**Problem statement:**
Copy the Easter sermon text exactly as it reads, from "In these simple" to "world ever since.".

**Text shown:**
▼

THE GREAT TRUTH OF EASTER

‘But God raised Him from the dead.’

Acts 13:30

In these simple words, repeated again and again on all possible occasions, was the great truth of Easter first preached to the world. The Resurrection was ‘an eminent act of God’s omnipotency,’ as an old writer calls it, worked before the eyes of all in heaven and earth, and it has been the glory, the comfort, and the hope of the Christian world ever since.

I. Its glory.—It has been first the glory. To those of us who have been sounding or hearing the call of the Father all through Lent to our consciences, our wills, our hearts, our bodies, and our minds, and have been facing every week the cries of despair from human souls in sorrow, the bitter questionings from doubters, and the deep-drawn sighs from the suffering, there has been all the time one thing which we have been wanting—Where was the proof that the Father was victoriously strong? What we have been waiting for all through Lent, knowing of course it was coming, but looking forward to it as the keystone of our arch, the backbone of our justification of God, the crowning chapter in our story, was this great cry which, rang out by these first Apostles, rings through heaven and earth to-day, ‘God raised Him from the dead’! And this is our glory to-day. There is no service in the year quite like the Easter Eucharist, and this is the spring of all the exultation—Jesus was not left to die by God, unrecognised and unjustified; He was not left with all His promises unfulfilled and all the hopes that He had raised blasted. God let the foes do their very worst; He let them come in like a flood and seem to sweep Jesus away; but, just when the triumph seemed complete, there was God’s opportunity, and in the teeth of everything, in the face of the unbelief of to-day as much as of the malignity of two thousand years ago, God raised Him from the dead. And ‘now above the sky He’s King, Alleluia!’ and we echo on earth the triumph song of heaven, ‘Worthy is the Lamb that was slain to receive glory and honour and power, for Thou wast slain and hast redeemed us unto God by Thy blood’; and then, turning to God the Father, we pay the same glory to Him, ‘Glory be to Thee, O God Most High.’ ‘We praise Thee, we bless Thee, we worship Thee, we glorify Thee, we give thanks unto Thee for Thy great glory, O Lord God, heavenly King, God the Father Almighty.’ So the great Eucharist rolls on.

▲

**Given entries:**
▼

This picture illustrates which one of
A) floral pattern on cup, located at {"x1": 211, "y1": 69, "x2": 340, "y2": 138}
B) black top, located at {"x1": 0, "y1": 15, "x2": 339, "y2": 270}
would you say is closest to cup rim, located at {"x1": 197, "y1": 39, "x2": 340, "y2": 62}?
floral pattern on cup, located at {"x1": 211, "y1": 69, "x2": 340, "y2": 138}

▲

**Written response:**
In these simple words, repeated again and again on all possible occasions, was the great truth of Easter first preached to the world. The Resurrection was ‘an eminent act of God’s omnipotency,’ as an old writer calls it, worked before the eyes of all in heaven and earth, and it has been the glory, the comfort, and the hope of the Christian world ever since.